(Stored data)
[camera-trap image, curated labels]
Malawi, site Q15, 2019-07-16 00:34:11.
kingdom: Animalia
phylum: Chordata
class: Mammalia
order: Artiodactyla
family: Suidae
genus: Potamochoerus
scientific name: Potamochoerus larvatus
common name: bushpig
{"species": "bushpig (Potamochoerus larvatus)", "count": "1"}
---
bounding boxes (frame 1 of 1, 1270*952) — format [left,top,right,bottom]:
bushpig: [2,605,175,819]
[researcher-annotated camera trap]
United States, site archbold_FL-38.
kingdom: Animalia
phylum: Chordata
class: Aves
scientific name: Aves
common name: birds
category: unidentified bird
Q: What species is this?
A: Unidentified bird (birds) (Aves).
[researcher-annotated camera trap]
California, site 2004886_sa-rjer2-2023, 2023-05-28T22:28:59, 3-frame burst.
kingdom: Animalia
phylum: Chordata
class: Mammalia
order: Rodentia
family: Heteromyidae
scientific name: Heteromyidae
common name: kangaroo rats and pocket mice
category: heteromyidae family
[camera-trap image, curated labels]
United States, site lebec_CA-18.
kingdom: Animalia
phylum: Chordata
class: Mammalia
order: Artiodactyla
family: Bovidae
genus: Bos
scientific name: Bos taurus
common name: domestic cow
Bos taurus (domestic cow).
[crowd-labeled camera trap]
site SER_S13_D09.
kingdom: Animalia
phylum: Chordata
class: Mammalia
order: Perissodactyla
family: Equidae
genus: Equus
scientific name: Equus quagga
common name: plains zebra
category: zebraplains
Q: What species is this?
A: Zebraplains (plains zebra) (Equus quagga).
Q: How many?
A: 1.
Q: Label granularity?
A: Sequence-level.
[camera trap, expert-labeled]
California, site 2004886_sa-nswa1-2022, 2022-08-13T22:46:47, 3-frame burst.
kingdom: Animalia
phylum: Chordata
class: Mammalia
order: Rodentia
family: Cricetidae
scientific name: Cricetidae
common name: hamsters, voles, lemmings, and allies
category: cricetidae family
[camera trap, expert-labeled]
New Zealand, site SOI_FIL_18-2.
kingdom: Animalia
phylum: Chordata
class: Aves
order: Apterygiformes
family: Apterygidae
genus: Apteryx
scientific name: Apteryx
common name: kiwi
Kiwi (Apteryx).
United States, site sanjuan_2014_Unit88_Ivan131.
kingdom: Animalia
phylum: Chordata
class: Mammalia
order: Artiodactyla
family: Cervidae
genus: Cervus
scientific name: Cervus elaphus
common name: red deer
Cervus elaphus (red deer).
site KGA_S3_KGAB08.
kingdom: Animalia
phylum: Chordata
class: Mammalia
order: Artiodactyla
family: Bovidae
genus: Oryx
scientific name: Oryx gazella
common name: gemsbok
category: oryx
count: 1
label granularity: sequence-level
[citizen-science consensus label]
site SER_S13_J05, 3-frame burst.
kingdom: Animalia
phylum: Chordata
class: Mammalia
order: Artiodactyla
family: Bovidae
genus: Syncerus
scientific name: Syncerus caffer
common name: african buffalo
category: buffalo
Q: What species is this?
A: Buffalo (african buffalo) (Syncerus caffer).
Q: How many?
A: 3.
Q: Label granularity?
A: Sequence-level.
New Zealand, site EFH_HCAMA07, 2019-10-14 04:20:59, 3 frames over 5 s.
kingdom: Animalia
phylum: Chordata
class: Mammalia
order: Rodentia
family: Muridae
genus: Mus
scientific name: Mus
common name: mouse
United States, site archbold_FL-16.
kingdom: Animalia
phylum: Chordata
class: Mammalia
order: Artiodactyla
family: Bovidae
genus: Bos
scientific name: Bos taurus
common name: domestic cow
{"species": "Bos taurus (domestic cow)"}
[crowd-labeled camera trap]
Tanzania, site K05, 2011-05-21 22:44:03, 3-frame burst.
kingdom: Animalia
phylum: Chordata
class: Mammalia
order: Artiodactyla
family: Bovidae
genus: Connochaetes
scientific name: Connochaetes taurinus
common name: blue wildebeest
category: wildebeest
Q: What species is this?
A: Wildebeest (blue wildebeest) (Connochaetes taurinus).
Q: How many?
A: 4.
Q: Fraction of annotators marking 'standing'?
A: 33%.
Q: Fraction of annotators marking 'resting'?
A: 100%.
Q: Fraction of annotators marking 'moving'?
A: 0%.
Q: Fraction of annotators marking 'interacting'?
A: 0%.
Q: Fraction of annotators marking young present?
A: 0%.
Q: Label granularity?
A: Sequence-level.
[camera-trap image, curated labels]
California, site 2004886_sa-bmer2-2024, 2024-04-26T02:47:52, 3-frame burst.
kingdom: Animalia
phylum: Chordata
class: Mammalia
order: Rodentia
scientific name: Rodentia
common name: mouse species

Problem details: Reproduce each entry above exactly, keeping every word.

Result of the task:
[camera-trap image, curated labels]
Malawi, site Q15, 2019-07-16 00:34:11.
kingdom: Animalia
phylum: Chordata
class: Mammalia
order: Artiodactyla
family: Suidae
genus: Potamochoerus
scientific name: Potamochoerus larvatus
common name: bushpig
{"species": "bushpig (Potamochoerus larvatus)", "count": "1"}
---
bounding boxes (frame 1 of 1, 1270*952) — format [left,top,right,bottom]:
bushpig: [2,605,175,819]
[researcher-annotated camera trap]
United States, site archbold_FL-38.
kingdom: Animalia
phylum: Chordata
class: Aves
scientific name: Aves
common name: birds
category: unidentified bird
Q: What species is this?
A: Unidentified bird (birds) (Aves).
[researcher-annotated camera trap]
California, site 2004886_sa-rjer2-2023, 2023-05-28T22:28:59, 3-frame burst.
kingdom: Animalia
phylum: Chordata
class: Mammalia
order: Rodentia
family: Heteromyidae
scientific name: Heteromyidae
common name: kangaroo rats and pocket mice
category: heteromyidae family
[camera-trap image, curated labels]
United States, site lebec_CA-18.
kingdom: Animalia
phylum: Chordata
class: Mammalia
order: Artiodactyla
family: Bovidae
genus: Bos
scientific name: Bos taurus
common name: domestic cow
Bos taurus (domestic cow).
[crowd-labeled camera trap]
site SER_S13_D09.
kingdom: Animalia
phylum: Chordata
class: Mammalia
order: Perissodactyla
family: Equidae
genus: Equus
scientific name: Equus quagga
common name: plains zebra
category: zebraplains
Q: What species is this?
A: Zebraplains (plains zebra) (Equus quagga).
Q: How many?
A: 1.
Q: Label granularity?
A: Sequence-level.
[camera trap, expert-labeled]
California, site 2004886_sa-nswa1-2022, 2022-08-13T22:46:47, 3-frame burst.
kingdom: Animalia
phylum: Chordata
class: Mammalia
order: Rodentia
family: Cricetidae
scientific name: Cricetidae
common name: hamsters, voles, lemmings, and allies
category: cricetidae family
[camera trap, expert-labeled]
New Zealand, site SOI_FIL_18-2.
kingdom: Animalia
phylum: Chordata
class: Aves
order: Apterygiformes
family: Apterygidae
genus: Apteryx
scientific name: Apteryx
common name: kiwi
Kiwi (Apteryx).
United States, site sanjuan_2014_Unit88_Ivan131.
kingdom: Animalia
phylum: Chordata
class: Mammalia
order: Artiodactyla
family: Cervidae
genus: Cervus
scientific name: Cervus elaphus
common name: red deer
Cervus elaphus (red deer).
site KGA_S3_KGAB08.
kingdom: Animalia
phylum: Chordata
class: Mammalia
order: Artiodactyla
family: Bovidae
genus: Oryx
scientific name: Oryx gazella
common name: gemsbok
category: oryx
count: 1
label granularity: sequence-level
[citizen-science consensus label]
site SER_S13_J05, 3-frame burst.
kingdom: Animalia
phylum: Chordata
class: Mammalia
order: Artiodactyla
family: Bovidae
genus: Syncerus
scientific name: Syncerus caffer
common name: african buffalo
category: buffalo
Q: What species is this?
A: Buffalo (african buffalo) (Syncerus caffer).
Q: How many?
A: 3.
Q: Label granularity?
A: Sequence-level.
New Zealand, site EFH_HCAMA07, 2019-10-14 04:20:59, 3 frames over 5 s.
kingdom: Animalia
phylum: Chordata
class: Mammalia
order: Rodentia
family: Muridae
genus: Mus
scientific name: Mus
common name: mouse
United States, site archbold_FL-16.
kingdom: Animalia
phylum: Chordata
class: Mammalia
order: Artiodactyla
family: Bovidae
genus: Bos
scientific name: Bos taurus
common name: domestic cow
{"species": "Bos taurus (domestic cow)"}
[crowd-labeled camera trap]
Tanzania, site K05, 2011-05-21 22:44:03, 3-frame burst.
kingdom: Animalia
phylum: Chordata
class: Mammalia
order: Artiodactyla
family: Bovidae
genus: Connochaetes
scientific name: Connochaetes taurinus
common name: blue wildebeest
category: wildebeest
Q: What species is this?
A: Wildebeest (blue wildebeest) (Connochaetes taurinus).
Q: How many?
A: 4.
Q: Fraction of annotators marking 'standing'?
A: 33%.
Q: Fraction of annotators marking 'resting'?
A: 100%.
Q: Fraction of annotators marking 'moving'?
A: 0%.
Q: Fraction of annotators marking 'interacting'?
A: 0%.
Q: Fraction of annotators marking young present?
A: 0%.
Q: Label granularity?
A: Sequence-level.
[camera-trap image, curated labels]
California, site 2004886_sa-bmer2-2024, 2024-04-26T02:47:52, 3-frame burst.
kingdom: Animalia
phylum: Chordata
class: Mammalia
order: Rodentia
scientific name: Rodentia
common name: mouse species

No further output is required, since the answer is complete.